* _EXERCISE GOAL_:
In the forum thread, what does the poster say keeps them from replacing Catalyst with open-source Mesa?

* _TEXT PROVIDED_:
--------------------------------

Announcement

Collapse
No announcement yet.

There May Still Be Hope For R600g Supporting XvMC, VDPAU

Collapse
X
 
  • Filter
  • Time
  • Show
Clear All
new posts

  • #71
    [Rant] Where is the progress?

    Sorry for ranting / trolling this thread but,

    When will I be able to replace my catalyst driver for R600 (classic / gallium), in order to have accelerated VDPAU/VAAPI for my video (decoding) needs?

    I really want to replace Catalyst for OS Mesa, bit I can't do it while I don't have proper video support in R600 driver (and no, Xv is very bad at doing its job)...

    Sorry for the ranting, but I think I'm getting sick of the linux DRM / 3D situation. It's a big mess atm, and it's unfortunate we're still many years behind what Win(blows) does atm.

    Cheers

    p.s.: If I knew how to program drivers, OC I'd help it...

    Comment


    • #72
      Originally posted by evolution View Post
      I really want to replace Catalyst for OS Mesa, bit I can't do it while I don't have proper video support in R600 driver (and no, Xv is very bad at doing its job)...

--------------------------------

* _ENTRIES PROVIDED_:
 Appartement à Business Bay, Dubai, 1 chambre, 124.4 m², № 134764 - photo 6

--------------------------------

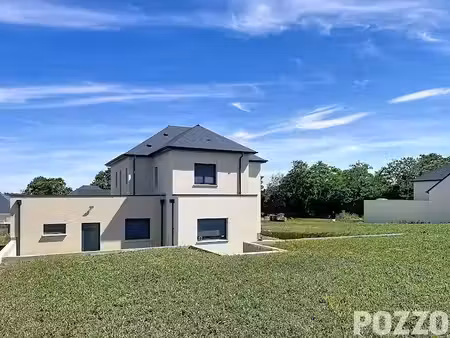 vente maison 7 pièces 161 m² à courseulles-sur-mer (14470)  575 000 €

--------------------------------

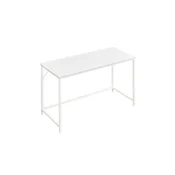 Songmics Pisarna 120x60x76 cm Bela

--------------------------------

* _OUTPUT_:
The R600 driver lacks proper video support.